In higher grades, Brewer said she wants to offer ever more opportunities for students to prepare them for life after school, and she is working with the business community to develop programs that will help assure that.

“Every student has a dream, regardless of background,” she said. “Every student has a dream, regardless of their situation. And every student has a dream, regardless of capability.

“Our job is to meet them where they are, supporting, encouraging and lifting them to reach the dreams they imagine for themselves.”

As a mother of two now-grown products of the Marion County Public Schools and a former high school principal (North Marion High), Brewer believes our high schools have the tools and programs to help our children achieve those dreams, whether they seek to pursue a college degree or to learn a trade.

She called the career and technical development programs in each high school “incredibly impressive” and worthy of more support.

“We’re still the best thing for high school students,” she told The Marion Mosaic.

Brewer’s challenges, however, stretch beyond the classroom and academics. She takes the helm of Marion County schools as the community is ranked by the Census bureau as the fastest-growing city in the country. Two new elementary schools – Winding Oaks and Ross Prairie, in southwest Marion – are set to open this fall, while a new 2,300-student high school, South Marion, near Marion Oaks, is set for an August 2027 opening.

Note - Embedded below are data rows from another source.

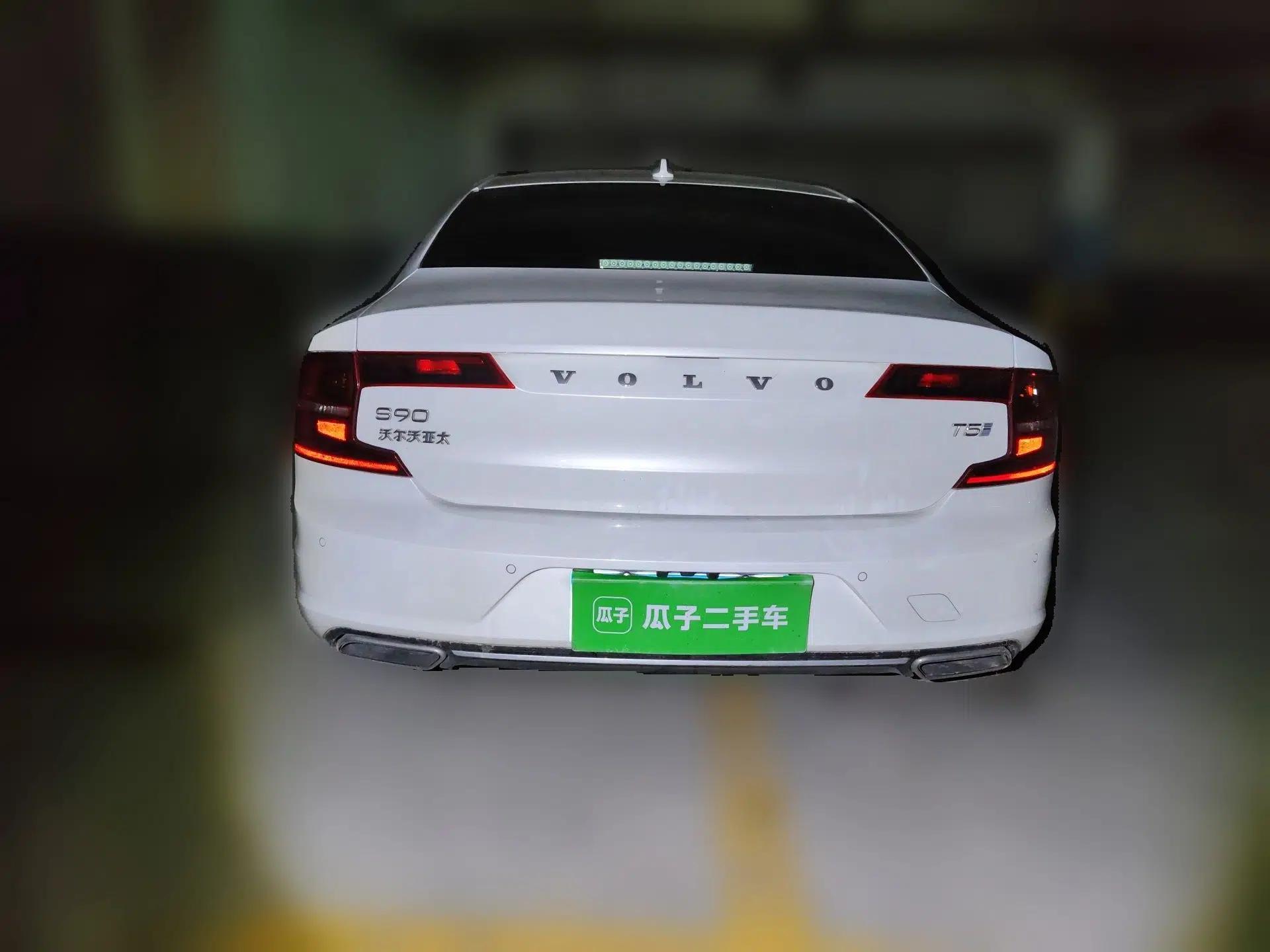 Volvo S90 2019 T5 Zhiyi Edition — миниатюра 5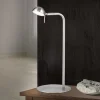 Student LED-bordlampe med vipbart hoved
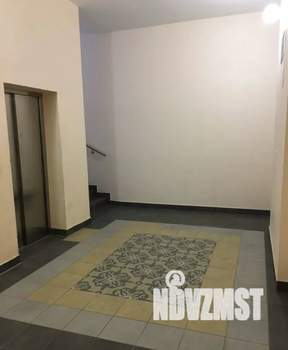 1-к квартира, посуточно, 43м2, 8/9 этаж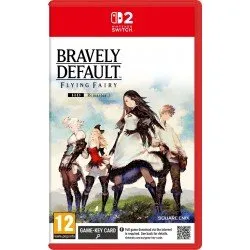 Bravely Default Flying Fairy HD Remaster (Switch 2) Bravely Default Flying Fairy HD Remaster (Switch 2)
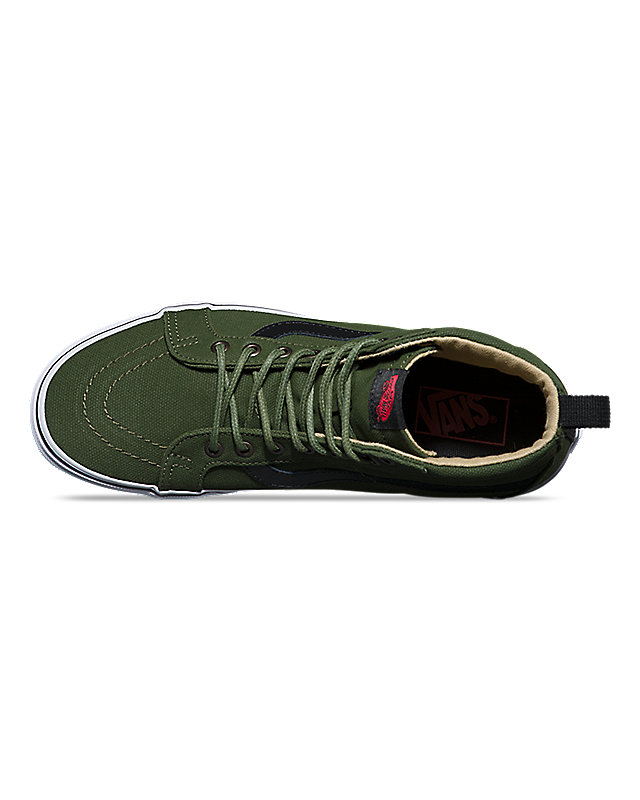 Military Twill Sk8-Hi Reissue PT Shoes 2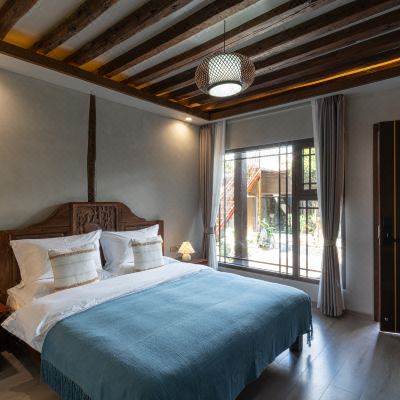 漫隐・高级大床房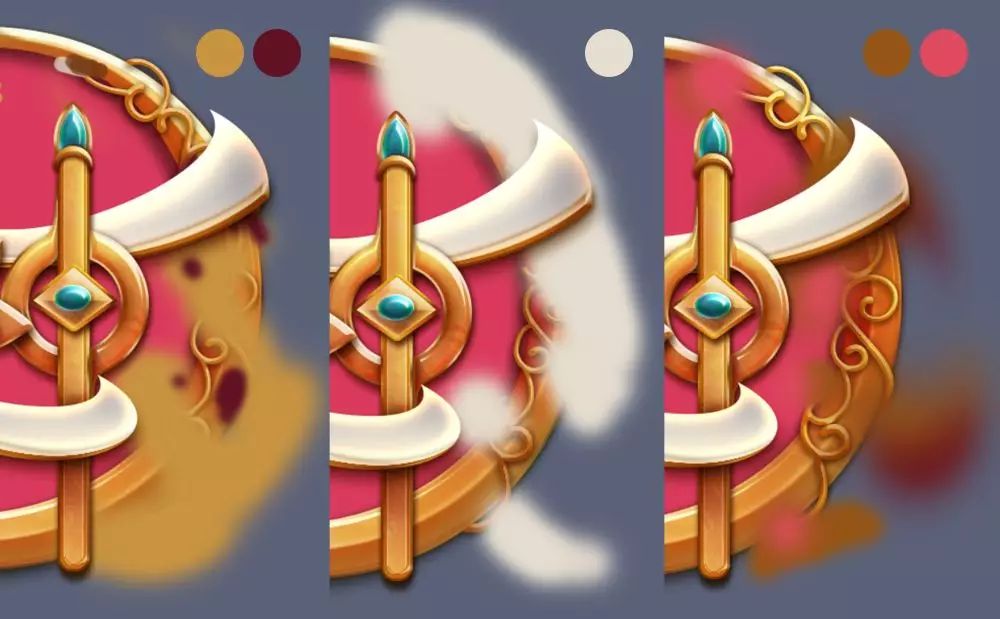 Photoshop制作金屬質(zhì)感的女神節(jié)藝術(shù)字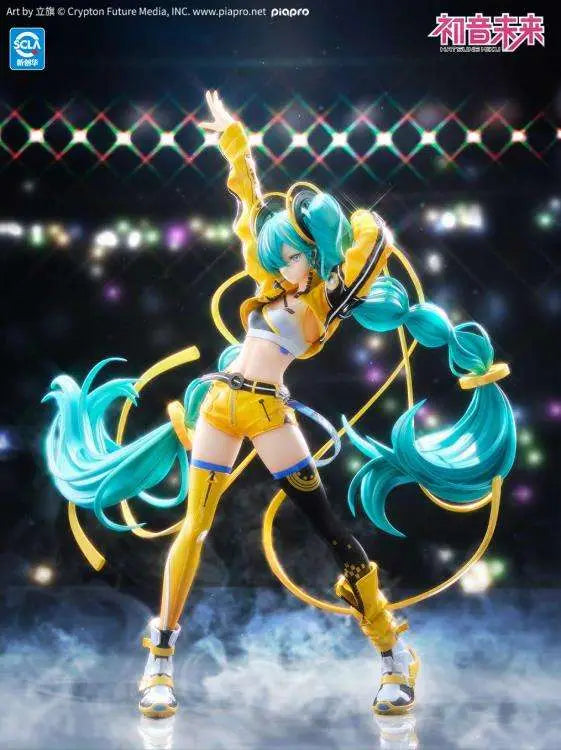 [PREORDINE] Hatsune Miku 17th Anniversary Ver. Statua 1/7 - Kaiyodo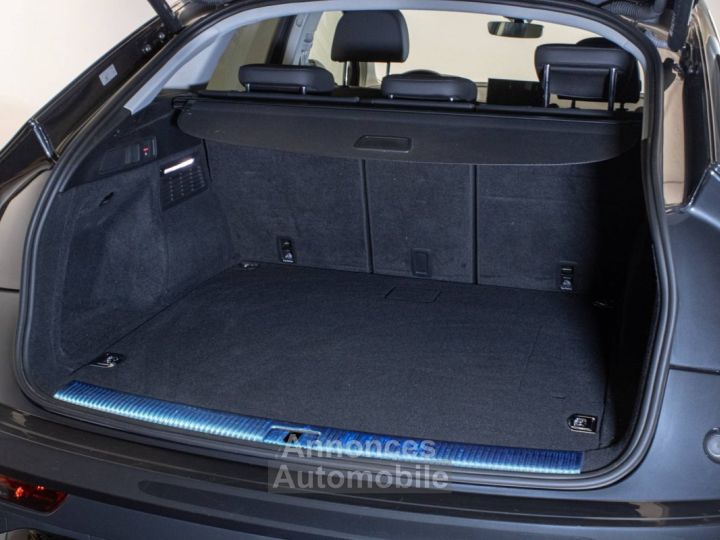 Audi Q5 Sportback 50 TFSIe 299 S tronic 7 Quattro S line - 11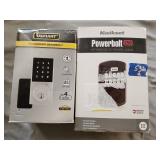Defiant Touchpad Deadbolt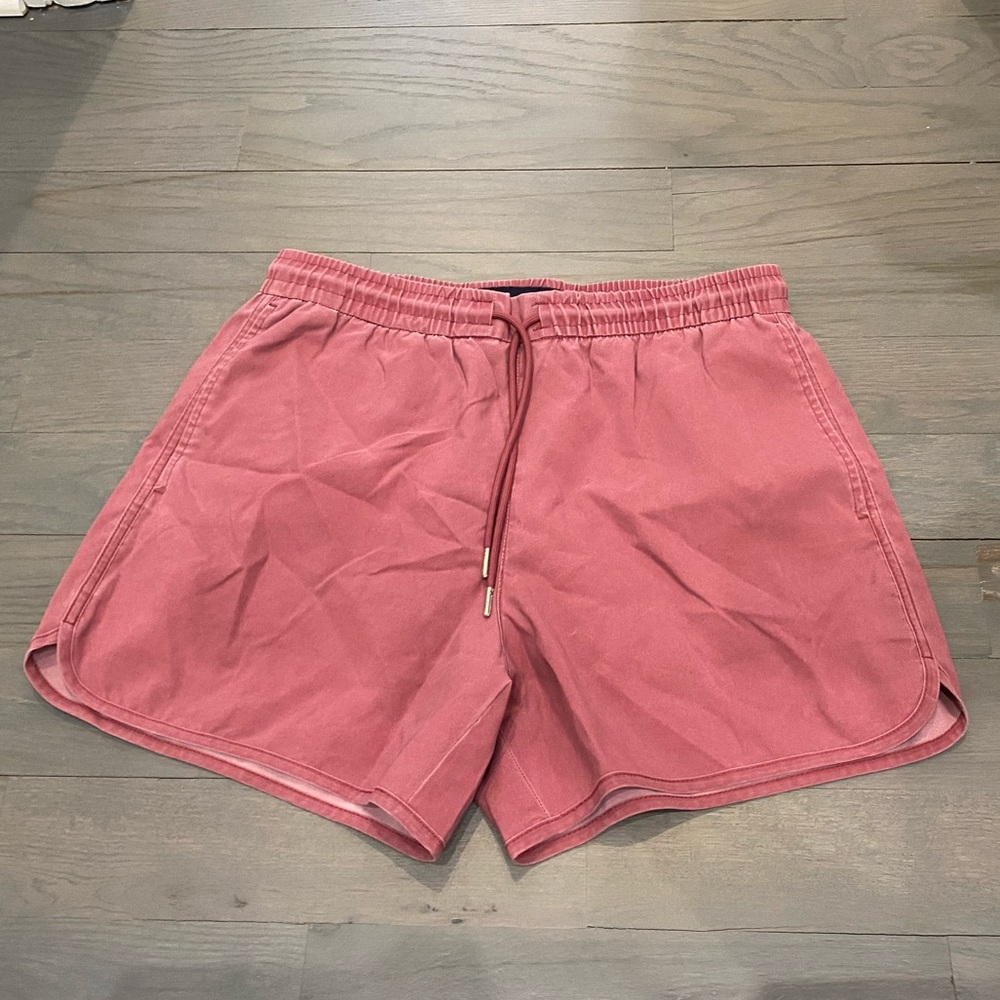 NWOT Mens Abercrombie and Fitch swim trunks medium A&F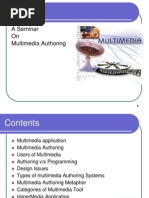 Download Multimedia Authoring System by tuskichau SN72711720 doc pdf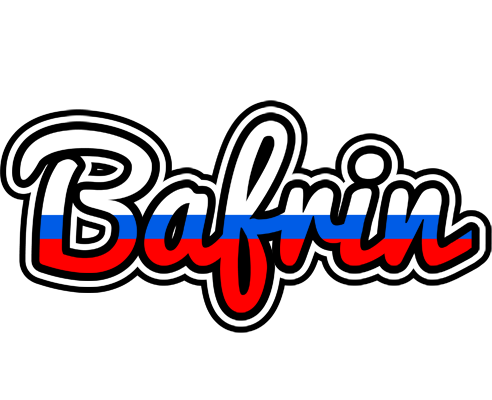 Bafrin russia logo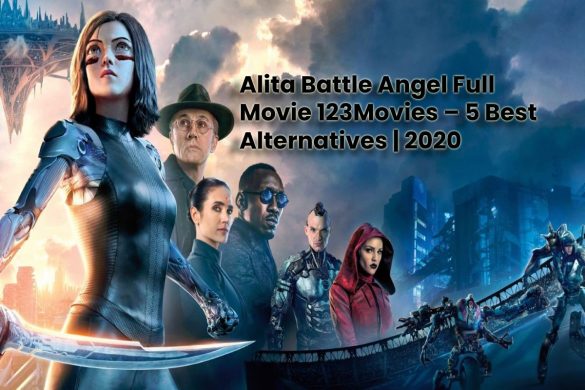 Alita Battle Angel Full Movie 123Movies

Moreover, the 1-mill special school property tax that voters have approved in 2014, 2018 and in 2022 is up for renewal this year, and Brewer hopes voters will once again give it their support. The tax generates more than $41 million a year for the schools.

“A community that cares about its students is a community,” she said, “that is investing in its future, and one that extends beyond budgets, buildings and buses. … When students succeed, our community succeeds.”

Brewer also faces reducing the district’s employment rolls by more than 50 positions because of budget limitations, in part because of the loss of millions of dollars in federal funding tied to the COVID-19 pandemic that have disappeared in the past couple of years.

Finally, Brewer is proud that she now leads a school district where she made her career and in which she raised her own children. She said she is working hard to meet as many people as possible in and out of the school system to explain her plans and her goals. She believes she has an eager and accepting audience in both cases.

“The general public wants our school system to be great,” she said.

As for her colleagues within the school system, she believes her having come up through the system gives her a cleared-eyed vision of what its needs and problems are, as well as what its strengths and successes are.

“My first thought was how excited I was for our school community and for our community, that a local leader would be at the helm, who truly knows the students, teachers, schools and community better than an outside candidate,” Brewer said.

For someone who started out disadvantaged and scholastically challenged, Brewer said her overriding goals is simple:

“We want to teach every child to succeed.”